- TEXT -
-.-.-

Police from more than 10 European countries have arrested 75 people throughout Europe involved in smuggling people from Iraq and other countries into northern Europe, French officials said.
 
Some 1,300 police officers from 10 countries were involved in the sweep, dubbed Operation Baghdad.
 
Investigators believe hundreds of people have been smuggled from Iraq, Afghanistan and elsewhere to Britain and Scandinavia.
 
Nearly a third of the arrests were made in France on Monday. Other countries involved in the sweep were Belgium, Britain, Denmark, France, Germany, Greece, Holland, Ireland, Norway and Sweden.
 
The smuggled immigrants were mostly Iraqi Kurds but also included nationals from Afghanistan, Bangladesh, Iran, China and Turkey.
 
French and German authorities said those smuggled paid between $9,300 and $21,000 to be taken to Europe.
 
The smuggling network was operated by men of various nationalities, many of whom were of Middle Eastern descent.
 
The latest sweep is just a drop in the ocean in the illegal human smuggling industry, Jonathan Martens, from the International Organization for Migration’s migration management services department, told The Media Line.

-.-.-

- SUPPLIED INFORMATION -
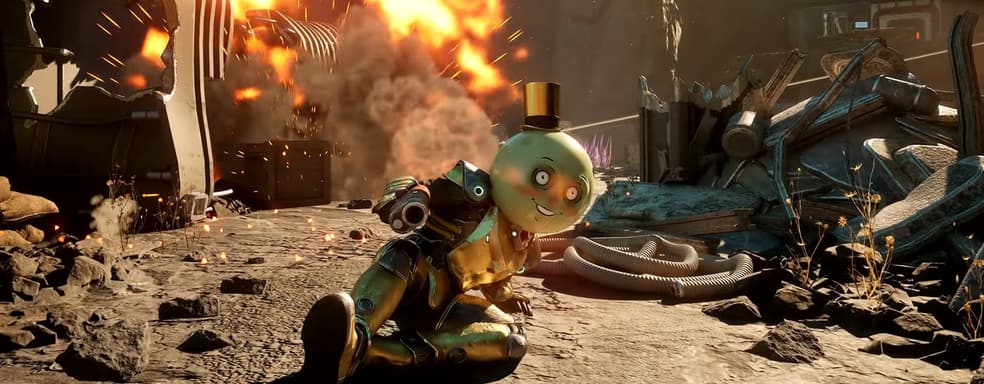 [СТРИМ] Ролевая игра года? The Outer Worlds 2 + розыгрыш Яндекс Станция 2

-.-.-

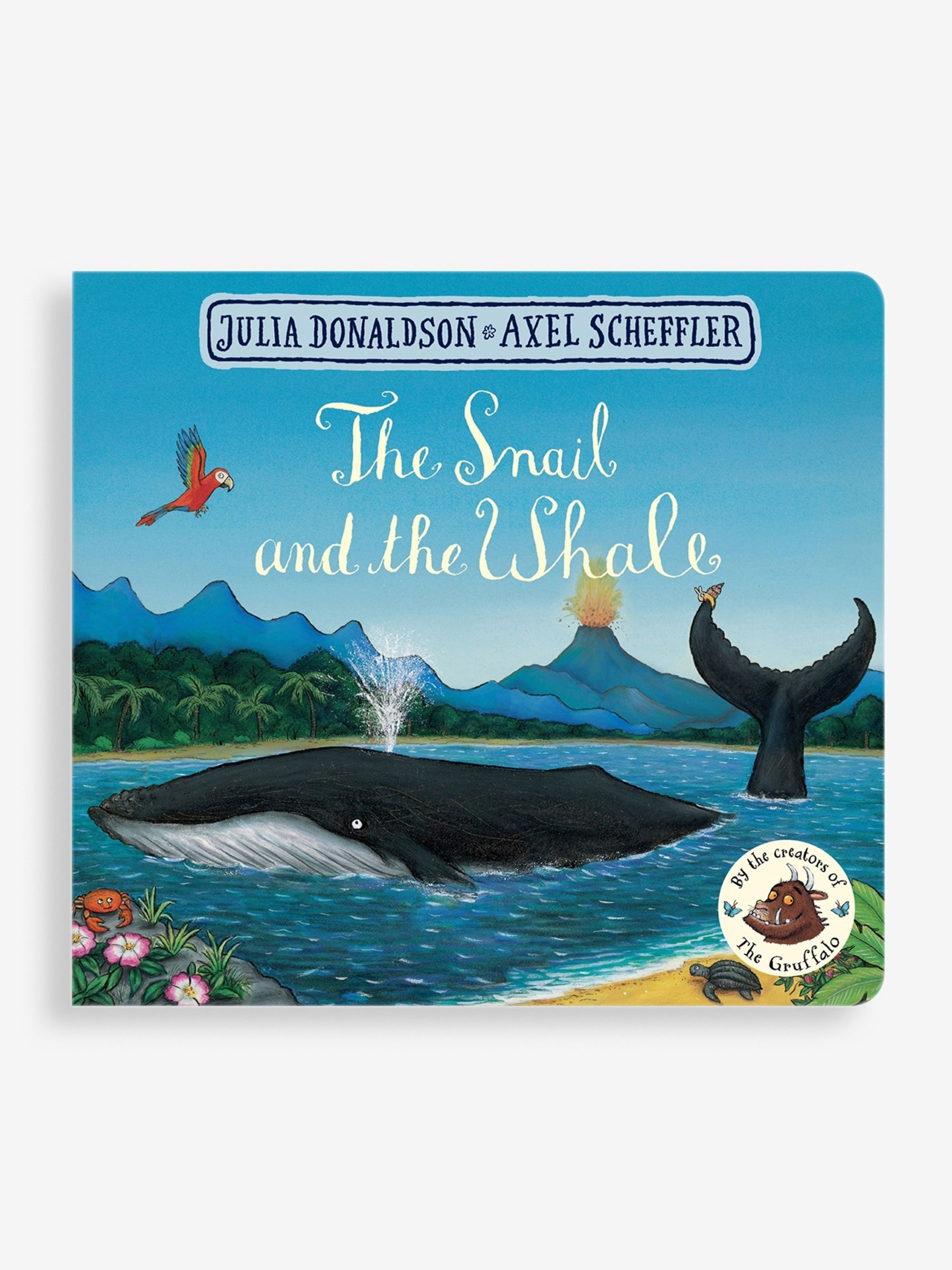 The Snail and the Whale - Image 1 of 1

-.-.-

- EXERCISE GOAL -
Write the next part of the news report on the Operation Baghdad smuggling arrests, starting after its final sentence. The listing plays no part in the work here.

- SOLVED PROBLEM -
“We’ve seen large volumes of people smuggled from Africa to Europe. There are regular boatloads of people from the Horn of Africa to the Middle East. This is a global phenomenon,” Martens said.
 
Over the past few years dozens of Africans have perished at sea after illegal smugglers charged excessive sums of money to take them on rickety boats to Yemen. Often the smugglers throw them off the boat before they reach the shore and leave them to die at sea.
 
Martens said that on a global level, many people who are smuggled have an education of some sort. They are exposed to the developed world through modern media and take advantage of illegal smuggling networks to realize their ambitions abroad, he explained.
 
If the country of origin is not a country of conflict and the national cannot file an asylum claim, the IOM’s position is that people should seek legal channels to migrate so as not to rely on smuggling networks.